__EXTRACT TO READ__:
Skills explained: How Skills compares to prompts, Projects, MCP, and subagents
Skills are an increasingly powerful tool for creating custom AI workflows and agents, but where do they fit in the Claude stack? We explain what tool to use when - and how they all work together.
Since introducing Skills, there's been interest in understanding how the various components of Claude's agentic ecosystem work together.
Whether you're building sophisticated workflows in Claude Code, creating enterprise solutions with the API, or maximizing your productivity on Claude.ai, knowing which tool to reach for—and when—can transform how you work with Claude.
This guide breaks down each building block, explains when to use what, and shows you how to combine them for powerful agentic workflows.
Understanding your agentic building blocks
What are Skills?
Skills are folders containing instructions, scripts, and resources that Claude discovers and loads dynamically when relevant to a task. Think of them as specialized training manuals that give Claude expertise in specific domains—from working with Excel spreadsheets to following your organization's brand guidelines.
How Skills work: When Claude encounters a task, it scans available Skills to find relevant matches. Skills use progressive disclosure: metadata loads first (~100 tokens), providing just enough information for Claude to know when a Skill is relevant. Full instructions load when needed (<5k tokens), and bundled files or scripts load only as required.
When to use Skills: Choose Skills when you need Claude to perform specialized tasks consistently and efficiently. They're ideal for:
Domain expertise: Excel formulas, PDF manipulation, data analysis
Personal preferences: Note-taking systems, coding patterns, research methods
Example: Create a brand guidelines Skill that includes your company's color palette, typography rules, and layout specifications. When Claude creates presentations or documents, it automatically applies these standards without you needing to explain them each time.

__DATASET EXTRACT__:
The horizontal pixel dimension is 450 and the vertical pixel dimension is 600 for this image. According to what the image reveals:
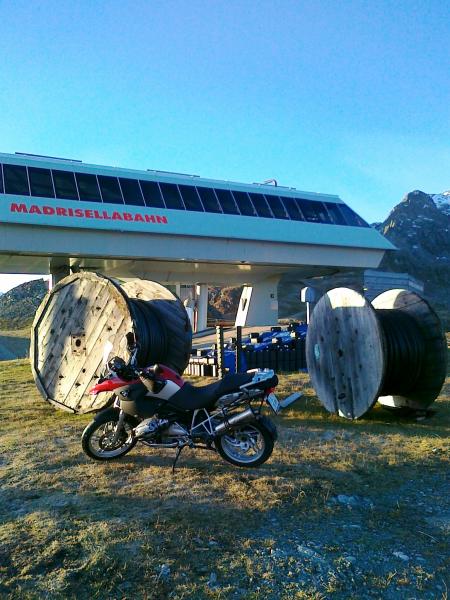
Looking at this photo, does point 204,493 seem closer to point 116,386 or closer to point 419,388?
point 116,386

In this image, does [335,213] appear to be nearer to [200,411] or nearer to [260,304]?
[260,304]

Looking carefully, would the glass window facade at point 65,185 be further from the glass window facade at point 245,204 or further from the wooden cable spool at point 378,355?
the wooden cable spool at point 378,355

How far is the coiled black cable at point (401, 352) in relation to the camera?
7484mm

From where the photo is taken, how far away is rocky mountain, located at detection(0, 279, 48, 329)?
58344 millimetres

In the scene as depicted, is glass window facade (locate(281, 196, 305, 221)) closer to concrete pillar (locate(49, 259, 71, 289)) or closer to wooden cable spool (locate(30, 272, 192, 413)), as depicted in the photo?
concrete pillar (locate(49, 259, 71, 289))

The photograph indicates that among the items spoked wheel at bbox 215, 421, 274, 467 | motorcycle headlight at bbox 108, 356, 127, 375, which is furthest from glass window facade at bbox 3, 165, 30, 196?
spoked wheel at bbox 215, 421, 274, 467

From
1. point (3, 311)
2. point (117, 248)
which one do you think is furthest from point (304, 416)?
point (3, 311)

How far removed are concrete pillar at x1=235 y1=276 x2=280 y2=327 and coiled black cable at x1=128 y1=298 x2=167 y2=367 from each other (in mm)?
17460

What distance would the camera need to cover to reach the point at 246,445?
5172 millimetres

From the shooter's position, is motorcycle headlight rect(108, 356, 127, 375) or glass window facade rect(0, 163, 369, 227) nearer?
motorcycle headlight rect(108, 356, 127, 375)

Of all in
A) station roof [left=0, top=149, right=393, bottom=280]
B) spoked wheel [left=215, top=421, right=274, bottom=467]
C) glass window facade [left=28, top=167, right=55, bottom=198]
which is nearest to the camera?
spoked wheel [left=215, top=421, right=274, bottom=467]

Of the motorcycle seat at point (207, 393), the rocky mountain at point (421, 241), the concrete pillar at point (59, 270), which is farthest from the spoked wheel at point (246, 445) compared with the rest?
the rocky mountain at point (421, 241)

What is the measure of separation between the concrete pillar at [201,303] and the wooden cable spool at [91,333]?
15758mm

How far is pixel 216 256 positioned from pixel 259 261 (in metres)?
2.17
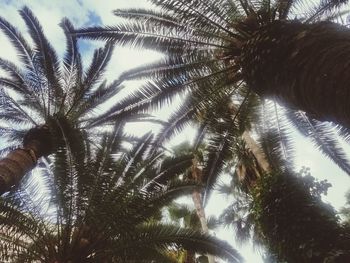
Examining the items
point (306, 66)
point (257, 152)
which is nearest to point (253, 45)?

__TASK REQUIREMENTS__:
1. In the Skills guide, about how many tokens does a Skill's metadata take up when it loads first?
2. List every component that the title of the Skills guide says Skills is compared with.
Rely on the Skills guide alone.

__RESULTS IN ORDER__:
1. About 100 tokens.

2. Prompts, Projects, MCP, and subagents.